Work item:
Lines in the listing below may contain the word "United". State how many do, and nothing more.

Records:
= Beginning of Section =

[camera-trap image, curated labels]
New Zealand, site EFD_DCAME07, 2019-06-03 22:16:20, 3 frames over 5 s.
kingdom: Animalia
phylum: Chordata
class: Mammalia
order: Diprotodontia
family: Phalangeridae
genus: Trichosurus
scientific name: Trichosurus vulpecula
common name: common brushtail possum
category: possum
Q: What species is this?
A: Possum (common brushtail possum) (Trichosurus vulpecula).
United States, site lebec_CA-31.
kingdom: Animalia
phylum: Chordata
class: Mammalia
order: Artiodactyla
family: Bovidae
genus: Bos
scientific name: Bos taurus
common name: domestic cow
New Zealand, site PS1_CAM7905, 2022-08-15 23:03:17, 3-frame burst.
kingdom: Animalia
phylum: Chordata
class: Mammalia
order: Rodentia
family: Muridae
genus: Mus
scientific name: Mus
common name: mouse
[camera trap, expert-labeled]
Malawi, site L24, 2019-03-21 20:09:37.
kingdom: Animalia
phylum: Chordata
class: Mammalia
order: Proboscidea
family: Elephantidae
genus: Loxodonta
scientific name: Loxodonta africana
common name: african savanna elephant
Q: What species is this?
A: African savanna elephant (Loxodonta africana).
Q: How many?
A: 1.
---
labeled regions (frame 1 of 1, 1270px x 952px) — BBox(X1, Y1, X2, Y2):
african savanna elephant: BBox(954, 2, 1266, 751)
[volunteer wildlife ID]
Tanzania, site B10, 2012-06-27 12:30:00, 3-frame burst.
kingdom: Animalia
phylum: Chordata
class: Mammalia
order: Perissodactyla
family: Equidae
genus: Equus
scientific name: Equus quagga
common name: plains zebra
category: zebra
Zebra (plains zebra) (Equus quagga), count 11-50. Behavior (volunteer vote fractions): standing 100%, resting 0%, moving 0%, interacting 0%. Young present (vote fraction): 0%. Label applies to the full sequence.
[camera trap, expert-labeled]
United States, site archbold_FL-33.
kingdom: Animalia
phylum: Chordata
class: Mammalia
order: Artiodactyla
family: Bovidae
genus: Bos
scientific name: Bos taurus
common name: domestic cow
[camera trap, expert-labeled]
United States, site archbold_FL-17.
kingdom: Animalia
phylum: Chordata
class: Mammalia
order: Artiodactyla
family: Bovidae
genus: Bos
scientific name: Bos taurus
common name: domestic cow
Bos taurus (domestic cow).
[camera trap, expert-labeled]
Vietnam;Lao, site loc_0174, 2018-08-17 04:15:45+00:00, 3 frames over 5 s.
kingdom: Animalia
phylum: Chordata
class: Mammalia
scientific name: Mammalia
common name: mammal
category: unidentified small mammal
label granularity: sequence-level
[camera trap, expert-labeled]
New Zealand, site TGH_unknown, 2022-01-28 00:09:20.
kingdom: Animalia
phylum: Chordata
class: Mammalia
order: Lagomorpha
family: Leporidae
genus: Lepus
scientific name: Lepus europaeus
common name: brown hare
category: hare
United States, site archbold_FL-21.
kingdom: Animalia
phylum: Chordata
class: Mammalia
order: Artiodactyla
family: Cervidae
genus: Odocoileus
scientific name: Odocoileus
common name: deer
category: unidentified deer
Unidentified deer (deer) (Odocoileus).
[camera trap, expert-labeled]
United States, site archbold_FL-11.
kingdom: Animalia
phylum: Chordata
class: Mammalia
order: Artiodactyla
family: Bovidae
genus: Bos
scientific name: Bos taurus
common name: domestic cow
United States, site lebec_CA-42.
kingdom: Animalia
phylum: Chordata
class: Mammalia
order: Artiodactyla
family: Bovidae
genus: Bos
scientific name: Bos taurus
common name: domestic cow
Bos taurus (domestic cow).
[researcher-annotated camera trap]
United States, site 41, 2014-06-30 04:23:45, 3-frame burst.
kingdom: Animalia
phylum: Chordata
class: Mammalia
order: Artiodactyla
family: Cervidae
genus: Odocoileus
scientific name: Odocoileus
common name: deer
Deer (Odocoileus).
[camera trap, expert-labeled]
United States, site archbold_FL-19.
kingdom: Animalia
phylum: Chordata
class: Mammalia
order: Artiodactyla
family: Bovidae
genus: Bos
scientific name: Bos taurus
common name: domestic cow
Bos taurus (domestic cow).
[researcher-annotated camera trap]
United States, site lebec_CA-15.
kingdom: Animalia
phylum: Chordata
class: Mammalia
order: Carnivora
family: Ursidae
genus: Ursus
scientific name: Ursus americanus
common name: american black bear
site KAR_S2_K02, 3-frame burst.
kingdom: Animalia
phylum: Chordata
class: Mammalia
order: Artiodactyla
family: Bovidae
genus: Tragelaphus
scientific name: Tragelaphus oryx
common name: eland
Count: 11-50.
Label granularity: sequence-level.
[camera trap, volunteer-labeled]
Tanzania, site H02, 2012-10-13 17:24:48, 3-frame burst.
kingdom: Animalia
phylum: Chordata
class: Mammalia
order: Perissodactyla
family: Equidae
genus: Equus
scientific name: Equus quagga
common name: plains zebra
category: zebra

= End of Section =

Answer section:
9